Businesses & Organizations

Understanding Health Spending Account Rollover Rules in Canada

Garrett Agencies Team
June 12, 2024
5 min read


Health Spending Accounts (HSAs) offer a flexible and cost-effective way for businesses in Canada to provide health benefits to their employees. However, to ensure these accounts are used effectively and in accordance with Canadian Revenue Agency (CRA) guidelines, it's important to understand the rules surrounding HSA rollovers.

Incorporating Risk to Qualify

A fundamental requirement for an HSA to qualify under CRA regulations is the inclusion of an element of risk. This is achieved by setting a spending or benefit limit that must be utilized within a designated timeframe. If an HSA were to allow benefits to accumulate indefinitely without any stipulated annual limits, it would not meet the CRA's definition of providing a reasonable degree of risk. Consequently, such an arrangement would transform the HSA into a taxable benefit, disqualifying it from offering tax-free health benefits.

Rollover Mechanism Explained

For a typical HSA, each employee category is allocated a specific spending limit per plan year.
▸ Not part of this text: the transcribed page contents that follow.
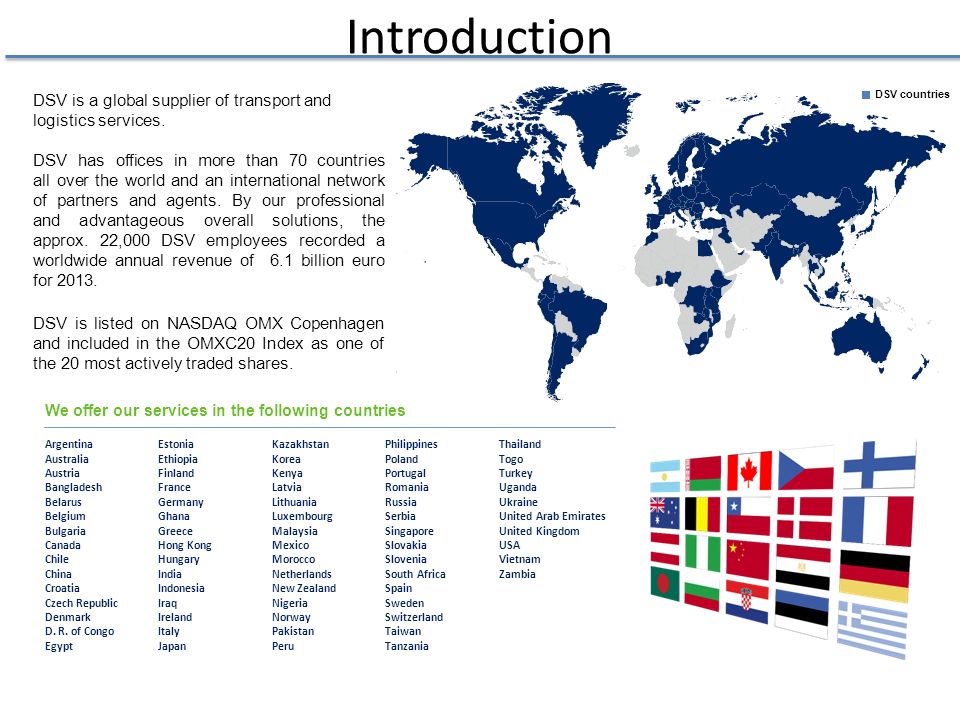 Introduction

DSV is a global supplier of transport and logistics services.

DSV has offices in more than 70 countries all over the world and an international network of partners and agents. By our professional and advantageous overall solutions, the approx. 22,000 DSV employees recorded a worldwide annual revenue of 6.1 billion euro for 2013.

DSV is listed on NASDAQ OMX Copenhagen and included in the OMXC20 Index as one of the 20 most actively traded shares.

DSV countries

We offer our services in the following countries

Argentina
Australia
Austria
Bangladesh
Belarus
Belgium
Bulgaria
Canada
Chile
China
Croatia
Czech Republic
Denmark
D. R. of Congo
Egypt

Estonia
Ethiopia
Finland
France
Germany
Ghana
Greece
Hong Kong
Hungary
India
Indonesia
Iraq
Ireland
Italy
Japan

Kazakhstan
Korea
Kenya
Latvia
Lithuania
Luxembourg
Malaysia
Mexico
Morocco
Netherlands
New Zealand
Nigeria
Norway
Pakistan
Peru

Philippines
Poland
Portugal
Romania
Russia
Serbia
Singapore
Slovakia
Slovenia
South Africa
Spain
Sweden
Switzerland
Taiwan
Tanzania

Thailand
Togo
Turkey
Uganda
Ukraine
United Arab Emirates
United Kingdom
USA
Vietnam
Zambia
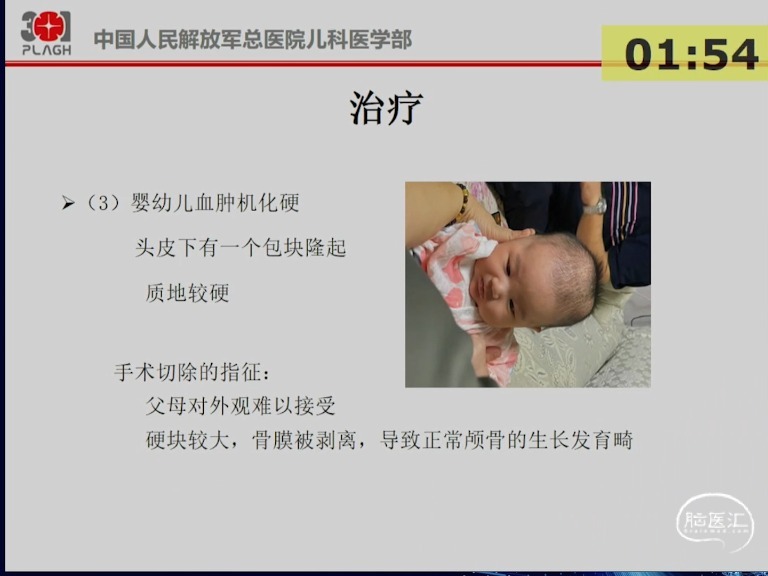 301 PLAGH 中国人民解放军总医院儿科医学部

01:54

治疗

➢（3）婴幼儿血肿机化硬

头皮下有一个包块隆起

质地较硬

手术切除的指征：

父母对外观难以接受

硬块较大，骨膜被剥离，导致正常颅骨的生长发育畸

脑医汇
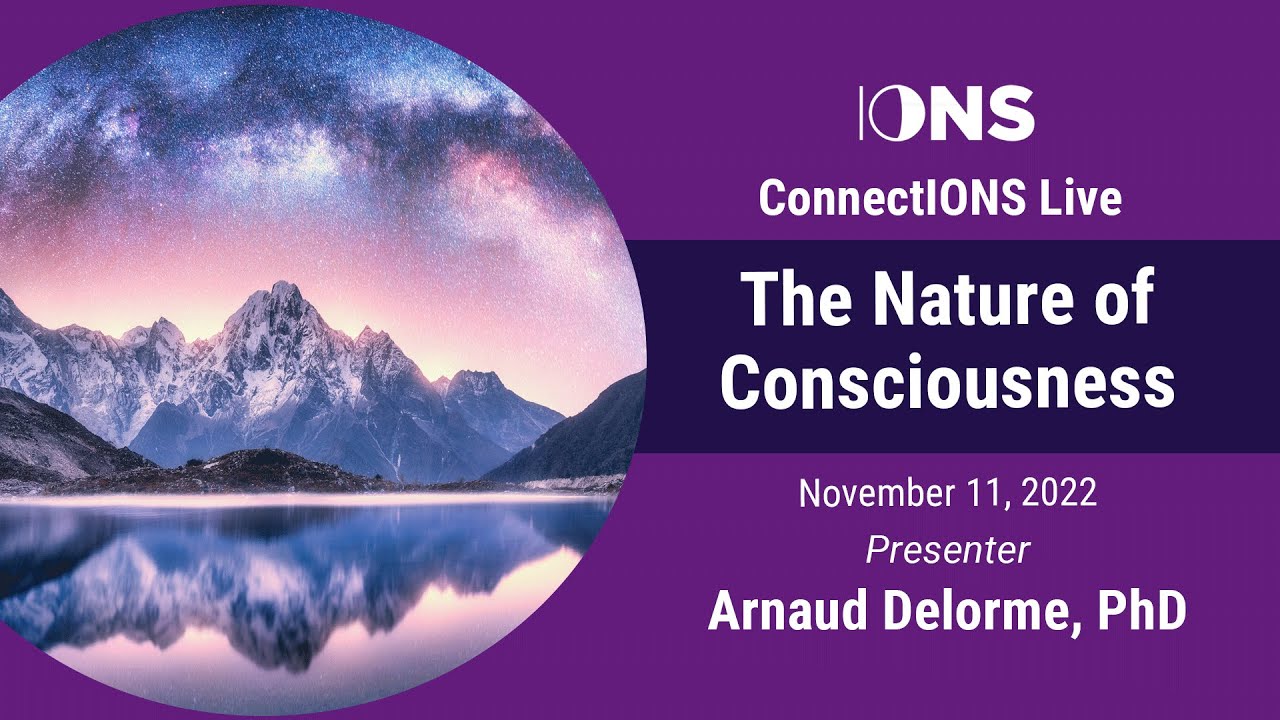 IONS

ConnectIONS Live

The Nature of Consciousness

November 11, 2022

Presenter

Arnaud Delorme, PhD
Should there be any unused funds by the end of a plan year, these can be carried over to the next. However, this rollover privilege is capped at one additional year. By the conclusion of this second plan year, any funds from the first year that remain unclaimed are forfeited. It's important to note that while these funds are forfeited by the employee, they revert to the employer and can be withdrawn.

Practical Examples

Small Business Scenario (i.e. with employees):
  • Consider a small business with five employees, including the owner.
  • The owner allocates $10,000 for themselves, $5,000 for a manager, and $2,500 for each of the three full-time employees annually through the HSA.
  • If the manager spends only $3,000 in the first year, the unclaimed $2,000 rolls over, giving them an $7,000 limit for the next year.
  • Should the manager not utilize this rollover amount, it is forfeited after the second year, although the funds remain with the employer.
Self-employed & Incorporated Professional Scenario:
  • An incorporated professional, aged 45, with a spouse and two children, allocates a $15,000 annual limit for their HSA.
  • After spending $5,000 in the first year, the remaining $10,000 rolls over to the next year, combining with a fresh $15,000 allocation – thus in the second year this professional will have an aggregate limit of $25,000.
  • If, in the second year, $8,000 is claimed, the $2,000 from the first year that wasn't used is forfeited.
  • The professional then starts the third year with a potential $30,000 available, combining the new year's allocation ($15,000) with the unspent amount from the second year ($15,000).

Benefits for Small Business Owners

HSAs have become a popular choice among Canada's small business sector, offering a cost-effective alternative to traditional health insurance plans. They provide affordable, comprehensive coverage that is straightforward to manage. Understanding and adhering to the rollover rules set by the CRA ensures that small businesses can maximize the benefits of HSAs for their employees while remaining compliant with tax regulations.